▶ [DOCUMENT EXCERPT]:

★ ★ ★ ★ ★ ★ ★

FIG. 3 is a schematic view of an oscillating or rotating shear valve-type pulser 30 for mud pulse telemetry. The pulser assembly 30 is located in the inner bore of a tool housing 101. The housing 101 may be a bored drill collar in the downhole tool (or bottom hole assembly) 10, or, alternatively, a separate housing adapted to fit into a drill collar bore. The drilling fluid 13 flows through a stator 102 and a rotor 103 and passes through the annulus between pulser housing 108 and the inner diameter of the tool housing 101. The stator 102 (see FIGS. 3A and 3B) is fixed with respect to the tool housing 101 and to the pulser housing 108 and has multiple lengthwise flow passages 120. The rotor 103 (see FIGS. 3A and 3C) is disk shaped with notched blades 130 creating flow passages 125 similar in size and shape to the flow passages 120 in the stator 102. Alternatively, the flow passages 120 and 125 may be holes through the stator 102 and the rotor 103, respectively. The rotor passages 125 are configured such that they can be aligned, at one angular position with the stator passages 120 to create a straight through flow path. The rotor 103 is positioned in close proximity to the stator 102 and is adapted to rotationally oscillate or rotate. An angular displacement of the rotor 103 with respect to the stator 102 changes the effective flow area creating pressure fluctuations in the circulated mud column.

As disclosed herein, the modulator 14 implements a digital modulation method referred to as Offset Quadrature Phase Shift Keying (OQPSK). FIG. 4 depicts aspects of OQPSK as known in the art of digital radio communications. Due to fast acting electronics and radio waves not having mass, phase shifts such as at T are near-instantaneous and the radio waves have jumps where the first derivative of electromagnetic wave amplitude is not continuous over the phase change. For teaching and comparison purposes, aspects of quadrature phase shift keying (QPSK) from which OQPSK is derived are also depicted and discussed further below. Both OQPSK and QPSK transmit a series of two-bit symbols corresponding to four different signal phases (00, 01, 10, 11).

★ ★ ★ ★ ★ ★ ★

▶ [EXERCISE TASK 1]: Put the lines of the listing into a numbered list, from the line with "Is point (99, 65)" through the end of the listing, leaving out blank lines.
The telemetry passage and the listing after it have no connection to each other.

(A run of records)
★ ★ ★ ★ ★ ★ ★

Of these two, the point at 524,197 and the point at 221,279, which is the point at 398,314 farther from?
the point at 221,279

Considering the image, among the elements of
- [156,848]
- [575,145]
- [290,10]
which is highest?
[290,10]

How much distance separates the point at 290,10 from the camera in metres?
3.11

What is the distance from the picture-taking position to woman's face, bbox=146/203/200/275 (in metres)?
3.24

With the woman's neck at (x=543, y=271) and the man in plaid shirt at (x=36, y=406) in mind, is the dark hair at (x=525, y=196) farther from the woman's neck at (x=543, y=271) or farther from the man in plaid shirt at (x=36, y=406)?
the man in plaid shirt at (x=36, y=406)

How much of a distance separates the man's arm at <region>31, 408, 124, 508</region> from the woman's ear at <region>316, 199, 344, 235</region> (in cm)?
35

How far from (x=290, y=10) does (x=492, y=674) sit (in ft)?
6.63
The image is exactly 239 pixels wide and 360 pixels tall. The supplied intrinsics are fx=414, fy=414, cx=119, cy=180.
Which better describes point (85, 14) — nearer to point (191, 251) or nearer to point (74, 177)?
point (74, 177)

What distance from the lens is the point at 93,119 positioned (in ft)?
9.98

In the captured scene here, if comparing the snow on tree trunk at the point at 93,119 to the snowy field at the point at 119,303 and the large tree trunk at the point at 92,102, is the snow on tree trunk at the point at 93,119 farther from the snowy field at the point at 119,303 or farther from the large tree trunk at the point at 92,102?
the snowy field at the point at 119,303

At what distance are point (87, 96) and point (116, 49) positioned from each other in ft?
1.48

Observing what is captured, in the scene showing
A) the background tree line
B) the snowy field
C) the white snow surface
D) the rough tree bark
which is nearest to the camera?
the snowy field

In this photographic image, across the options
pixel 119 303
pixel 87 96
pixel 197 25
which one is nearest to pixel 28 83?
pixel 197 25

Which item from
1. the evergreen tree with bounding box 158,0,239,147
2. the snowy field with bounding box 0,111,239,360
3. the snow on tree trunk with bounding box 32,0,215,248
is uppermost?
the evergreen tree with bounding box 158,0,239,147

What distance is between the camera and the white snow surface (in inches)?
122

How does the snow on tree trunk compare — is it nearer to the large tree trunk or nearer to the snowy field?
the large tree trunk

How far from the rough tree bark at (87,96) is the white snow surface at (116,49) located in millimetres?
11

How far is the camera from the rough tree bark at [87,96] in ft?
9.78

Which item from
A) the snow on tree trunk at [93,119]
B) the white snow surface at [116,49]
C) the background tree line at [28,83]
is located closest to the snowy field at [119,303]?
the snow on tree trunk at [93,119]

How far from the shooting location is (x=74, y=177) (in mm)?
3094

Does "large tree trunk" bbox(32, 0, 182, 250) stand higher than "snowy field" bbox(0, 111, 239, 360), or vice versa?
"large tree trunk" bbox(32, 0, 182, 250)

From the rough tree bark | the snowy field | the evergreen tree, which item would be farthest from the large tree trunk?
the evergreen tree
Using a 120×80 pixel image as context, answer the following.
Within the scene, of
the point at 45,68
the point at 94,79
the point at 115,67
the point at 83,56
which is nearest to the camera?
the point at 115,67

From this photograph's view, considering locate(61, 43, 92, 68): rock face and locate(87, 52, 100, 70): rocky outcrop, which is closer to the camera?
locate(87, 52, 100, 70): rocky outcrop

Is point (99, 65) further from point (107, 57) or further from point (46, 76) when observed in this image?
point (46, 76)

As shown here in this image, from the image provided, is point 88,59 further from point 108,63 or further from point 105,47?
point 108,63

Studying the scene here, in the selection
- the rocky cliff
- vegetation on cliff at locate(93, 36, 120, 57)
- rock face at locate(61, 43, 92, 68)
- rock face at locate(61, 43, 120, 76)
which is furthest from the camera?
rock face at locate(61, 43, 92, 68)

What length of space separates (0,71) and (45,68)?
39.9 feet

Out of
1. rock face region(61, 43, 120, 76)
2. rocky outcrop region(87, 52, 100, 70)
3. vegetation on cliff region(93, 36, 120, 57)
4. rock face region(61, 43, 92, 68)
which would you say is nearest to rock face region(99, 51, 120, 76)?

★ ★ ★ ★ ★ ★ ★

▶ [EXERCISE TASK 2]: Based on the telemetry passage, answer yes or no to each statement and quote the words that decide it: (a) The stator turns with respect to the tool housing. (b) The rotor is disk shaped. (c) OQPSK sends a series of two-bit symbols.

▶ [WRITTEN ANSWER 1]:
1. Is point (99, 65) further from point (107, 57) or further from point (46, 76) when observed in this image?
2. point (46, 76)
3. As shown here in this image, from the image provided, is point 88,59 further from point 108,63 or further from point 105,47?
4. point 108,63
5. Studying the scene here, in the selection
6. - the rocky cliff
7. - vegetation on cliff at locate(93, 36, 120, 57)
8. - rock face at locate(61, 43, 92, 68)
9. - rock face at locate(61, 43, 120, 76)
10. which is furthest from the camera?
11. rock face at locate(61, 43, 92, 68)
12. What length of space separates (0,71) and (45,68)?
13. 39.9 feet
14. Out of
15. 1. rock face region(61, 43, 120, 76)
16. 2. rocky outcrop region(87, 52, 100, 70)
17. 3. vegetation on cliff region(93, 36, 120, 57)
18. 4. rock face region(61, 43, 92, 68)
19. which would you say is nearest to rock face region(99, 51, 120, 76)?

▶ [WRITTEN ANSWER 2]:
(a) No. "The stator 102 (see FIGS. 3A and 3B) is fixed with respect to the tool housing 101"
(b) Yes. "The rotor 103 (see FIGS. 3A and 3C) is disk shaped with notched blades 130"
(c) Yes. "Both OQPSK and QPSK transmit a series of two-bit symbols corresponding to four different signal phases (00, 01, 10, 11)."